Our story could have had a tragic ending, but it didn't. There was no reconciliation, he may well still be with the OW (I'm not wasting my energy on their lives when I have my own to live), we had to sell our family home and live a much-reduced standard of living, and my daughter and I had to fight for every inch of progress and healing, but we are still standing...not for him, but for US. And this year, as I visited my now grown daughter in the city of her dreams, with a graduate degree, a career she is passionate about and a very healthy relationship of her own, we toasted each other on Father's Day and how far we've come individually and together. We laughed, we enjoyed the day fully, we made new memories.
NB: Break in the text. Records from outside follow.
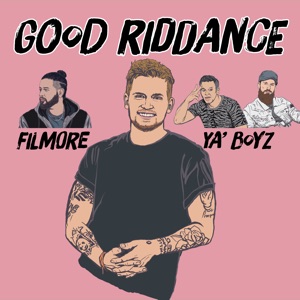 Levi Hummon, Filmore & YA'BOYZ - Good Riddance - Line Dance Choreographer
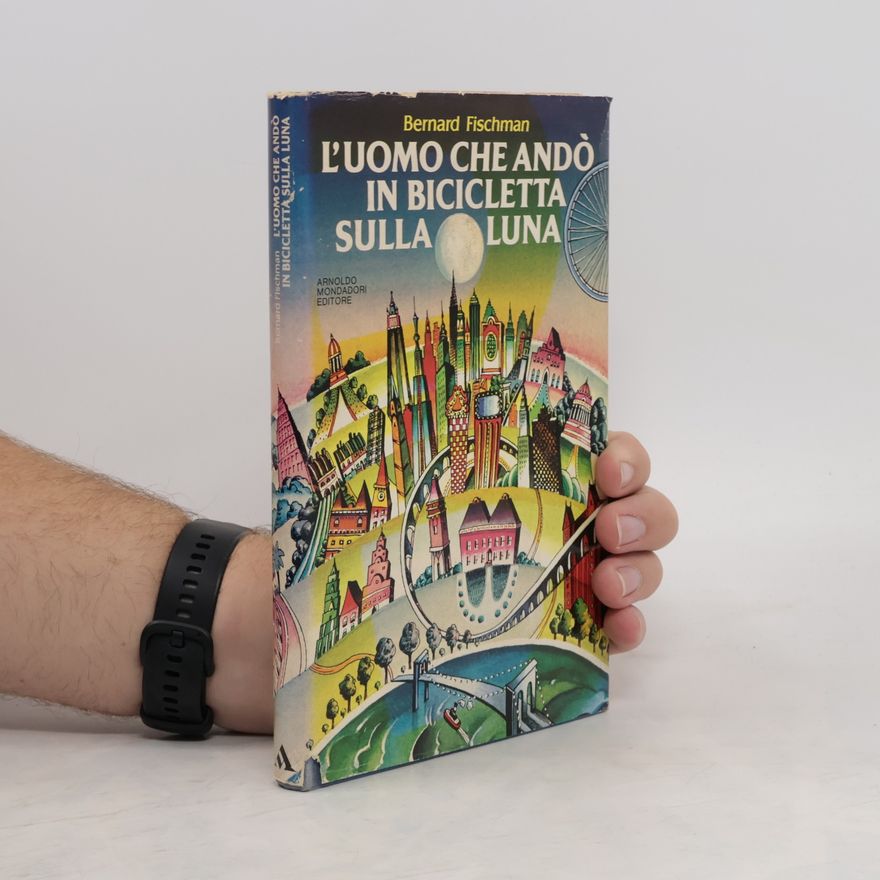 Bernard Fischman L'uomo che andò in bicicletta sulla luna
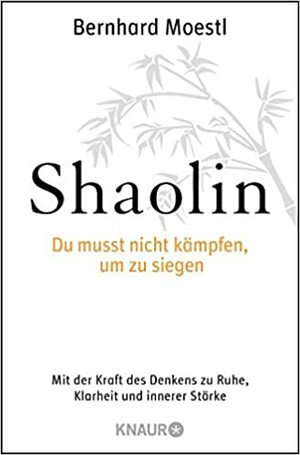 Shaolin – Du musst nicht kämpfen um zu siegen! Mit der Kraft des Denkens zu Ruhe, Klarheit und innere Stärke by Bernhard Moestl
We didn't revist the past or talk about exH. We embraced where we are and what we want for our lives going forward.
It has not been an easy road by any stretch and for a time, the impact of her father's full abandonment, threatened to also tear my daughter and I apart. The parent who stays, often takes the brunt of the hurt and anger, at some point, but my daughter is the hill I will die on so I kept the faith and here we are, in a new stage...two adults, separate and independent with our own lives, and yet unbreakable in our resolve and our love for each other. Father's Day can, indeed, be a big trigger for anyone going through MLC with children, but continue as you have been focusing on your children and your son and son-in-law as fathers. They deserves that. You all do. Don't let any day or date be taken from you or your family as a negative reminder. Every day is precious.
I thought my life would look very different at this age and stage, but life seldom follows our preconceived narrative. What would the fun be in that?
We grow most in the worst of times. Like your garden, may this be your season to bloom into your own fullness, discover and celebrate parts of yourself and your strength you didn't know existed, choose what you want this time in your life to be for YOU. Trust that it will all be okay in the end regardless of what happens with your husband. You were a whole happy person before him and you will be with or without him. There are many worse things than living on your own and always stay mindful that we get the love we think we deserve, so want only the best for yourself at all times. You deserve nothing, and no one, less.